How to maximize CPU performance for PostgreSQL 12.0 benchmarks on Linux

HammerDB doesn’t publish competitive database benchmarks, instead we always encourage people to be better informed by running their own.  Nevertheless in this blog sometimes we do publish performance data to highlight best practices or potential configuration pitfalls and although we’ve mentioned this one before it is worth dedicating an entire post to it as this issue seems to appear numerous times running database workloads on Linux.

As noted previously  the main developer of HammerDB is an Intel employee (#IAMINTEL) however HammerDB is a personal open source project and any opinions are my own, specific to the context of HammerDB as an independent personal project and not representing Intel.

So over at Phoronix some database benchmarks were published showing   PostgreSQL 12 Performance With AMD EPYC 7742 vs. Intel Xeon Platinum 8280 Benchmarks  

So what jumps out immediately here is the comment “The single-threaded PostgreSQL 12 performance was most surprising.” Usually when benchmark results are surprising it is a major hint that something could be misconfigured  and that certainly seems the case here, so what could it be?  Well its difficult to be entirely sure however the tests have all the characteristics of tests observed previously where the CPUs are running in powersave mode.
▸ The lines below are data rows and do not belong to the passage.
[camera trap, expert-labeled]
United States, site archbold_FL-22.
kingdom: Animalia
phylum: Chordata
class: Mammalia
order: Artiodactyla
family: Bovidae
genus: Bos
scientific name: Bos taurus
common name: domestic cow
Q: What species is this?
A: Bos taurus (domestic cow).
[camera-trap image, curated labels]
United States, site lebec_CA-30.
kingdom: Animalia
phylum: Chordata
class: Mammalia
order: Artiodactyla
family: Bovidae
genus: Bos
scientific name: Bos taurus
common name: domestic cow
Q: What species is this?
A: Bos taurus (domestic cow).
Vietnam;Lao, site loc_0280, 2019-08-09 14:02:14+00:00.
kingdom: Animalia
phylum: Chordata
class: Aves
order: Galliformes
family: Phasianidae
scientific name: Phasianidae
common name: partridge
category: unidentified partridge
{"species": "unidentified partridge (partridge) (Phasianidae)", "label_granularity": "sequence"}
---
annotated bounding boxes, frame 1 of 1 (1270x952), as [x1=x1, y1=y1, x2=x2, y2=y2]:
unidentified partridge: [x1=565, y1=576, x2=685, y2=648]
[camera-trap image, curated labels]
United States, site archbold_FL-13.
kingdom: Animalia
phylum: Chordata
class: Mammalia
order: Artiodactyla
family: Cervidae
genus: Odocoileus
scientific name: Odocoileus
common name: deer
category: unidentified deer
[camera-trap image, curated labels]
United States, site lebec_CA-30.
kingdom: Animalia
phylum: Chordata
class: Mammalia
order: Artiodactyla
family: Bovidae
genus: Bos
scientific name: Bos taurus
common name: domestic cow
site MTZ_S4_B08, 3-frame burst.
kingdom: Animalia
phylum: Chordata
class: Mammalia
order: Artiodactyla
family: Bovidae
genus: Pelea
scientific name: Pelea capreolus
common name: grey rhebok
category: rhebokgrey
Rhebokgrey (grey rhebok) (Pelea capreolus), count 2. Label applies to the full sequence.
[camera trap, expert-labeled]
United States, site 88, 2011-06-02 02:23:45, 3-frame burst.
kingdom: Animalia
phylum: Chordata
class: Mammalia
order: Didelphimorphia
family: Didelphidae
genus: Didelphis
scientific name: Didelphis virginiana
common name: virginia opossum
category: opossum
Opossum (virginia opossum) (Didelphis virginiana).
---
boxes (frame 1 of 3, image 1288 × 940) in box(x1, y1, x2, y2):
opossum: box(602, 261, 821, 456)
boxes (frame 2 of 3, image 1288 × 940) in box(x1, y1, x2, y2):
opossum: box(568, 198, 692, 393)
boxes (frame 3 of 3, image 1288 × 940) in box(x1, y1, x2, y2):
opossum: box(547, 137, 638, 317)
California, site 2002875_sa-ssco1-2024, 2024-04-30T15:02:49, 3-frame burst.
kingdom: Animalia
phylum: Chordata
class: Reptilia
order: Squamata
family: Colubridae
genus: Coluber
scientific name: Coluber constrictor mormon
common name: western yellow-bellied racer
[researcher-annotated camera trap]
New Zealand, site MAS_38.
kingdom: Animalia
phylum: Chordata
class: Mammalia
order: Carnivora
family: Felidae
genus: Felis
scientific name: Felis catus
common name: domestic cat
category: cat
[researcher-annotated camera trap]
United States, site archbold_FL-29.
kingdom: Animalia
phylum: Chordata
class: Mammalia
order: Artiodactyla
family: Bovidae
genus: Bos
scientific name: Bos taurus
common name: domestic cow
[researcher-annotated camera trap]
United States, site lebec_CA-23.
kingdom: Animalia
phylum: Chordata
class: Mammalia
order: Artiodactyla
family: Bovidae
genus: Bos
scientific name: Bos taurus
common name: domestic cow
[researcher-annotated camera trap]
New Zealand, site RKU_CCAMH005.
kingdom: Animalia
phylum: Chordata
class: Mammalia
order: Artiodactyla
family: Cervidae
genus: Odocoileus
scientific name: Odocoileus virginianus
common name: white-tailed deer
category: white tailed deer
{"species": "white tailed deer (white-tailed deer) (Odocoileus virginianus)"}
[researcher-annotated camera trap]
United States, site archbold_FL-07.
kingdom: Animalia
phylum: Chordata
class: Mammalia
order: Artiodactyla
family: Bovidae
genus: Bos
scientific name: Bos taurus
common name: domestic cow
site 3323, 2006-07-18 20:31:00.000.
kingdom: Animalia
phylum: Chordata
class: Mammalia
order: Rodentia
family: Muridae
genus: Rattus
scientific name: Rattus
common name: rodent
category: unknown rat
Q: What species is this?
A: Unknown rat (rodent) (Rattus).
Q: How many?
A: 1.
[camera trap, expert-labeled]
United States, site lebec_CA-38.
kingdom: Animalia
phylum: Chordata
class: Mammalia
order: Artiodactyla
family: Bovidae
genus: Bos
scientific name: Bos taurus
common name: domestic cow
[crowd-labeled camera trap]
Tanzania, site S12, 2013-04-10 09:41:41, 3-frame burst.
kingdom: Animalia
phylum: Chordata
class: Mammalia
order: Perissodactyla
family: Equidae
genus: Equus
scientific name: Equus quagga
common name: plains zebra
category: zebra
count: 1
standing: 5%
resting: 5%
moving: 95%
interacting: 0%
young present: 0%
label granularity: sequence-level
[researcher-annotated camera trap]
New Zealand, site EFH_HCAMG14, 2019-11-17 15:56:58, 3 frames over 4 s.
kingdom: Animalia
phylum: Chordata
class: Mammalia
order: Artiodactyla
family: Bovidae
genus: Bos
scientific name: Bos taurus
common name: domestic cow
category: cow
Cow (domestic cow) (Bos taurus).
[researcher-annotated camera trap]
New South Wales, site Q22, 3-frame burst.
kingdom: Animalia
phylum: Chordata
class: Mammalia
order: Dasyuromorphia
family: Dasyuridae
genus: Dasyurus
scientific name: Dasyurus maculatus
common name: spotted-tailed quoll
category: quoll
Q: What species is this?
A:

So lets take an Ubuntu system with Platinum 8280 CPUs with the following Ubuntu OS, reboot and check the CPU configuration before running any tests.

# uname -a
Linux ubuntu19 5.3.0-rc3-custom #1 SMP Mon Aug 12 14:07:33 UTC 2019 x86_64 x86_64 x86_64 GNU/Linux

Welcome to Ubuntu 19.04 (GNU/Linux 5.3.0-rc3-custom x86_64)

So by default, the system boots into powersave.  You can see this by running the “cpupower frequency-info” command and checking the governor line. Note that this is also the case on the developer’s Ubuntu based laptop and therefore is a logical default where systems may be running on battery power.  it is also extremely important to note that for Intel CPUs the driver must show “intel_pstate” if it doesn’t then either your kernel does not support the CPU or you have misconfigured BIOS settings. (Yes it is worth reiterating that for Intel CPUs the driver MUST show intel_pstate, if it doesn’t then something is set up wrong)

cpupower frequency-info
analyzing CPU 0:
driver: intel_pstate
CPUs which run at the same hardware frequency: 0
CPUs which need to have their frequency coordinated by software: 0
maximum transition latency: Cannot determine or is not supported.
hardware limits: 1000 MHz - 4.00 GHz
available cpufreq governors: performance powersave
current policy: frequency should be within 1000 MHz and 4.00 GHz.
The governor "powersave" may decide which speed to use
within this range.
current CPU frequency: Unable to call hardware
current CPU frequency: 1.00 GHz (asserted by call to kernel)
boost state support:
Supported: yes
Active: yes

So after installing PostgreSQL 12.0 we can install and run the single-threaded pgbench fairly simply (as a single threaded test we verified that the scale factor does not impact the result).

./bin/createdb pgbench
./bin/pgbench -i -s \$SCALING_FACTOR pgbench
./bin/pgbench -c 1 -S -T 60 pgbench
starting vacuum...end.
transaction type: <builtin: select only>
scaling factor: 1000
query mode: simple
number of clients: 1
number of threads: 1
duration: 60 s
number of transactions actually processed: 1377426
latency average = 0.044 ms
tps = 22957.058444 (including connections establishing)
tps = 22957.628615 (excluding connections establishing)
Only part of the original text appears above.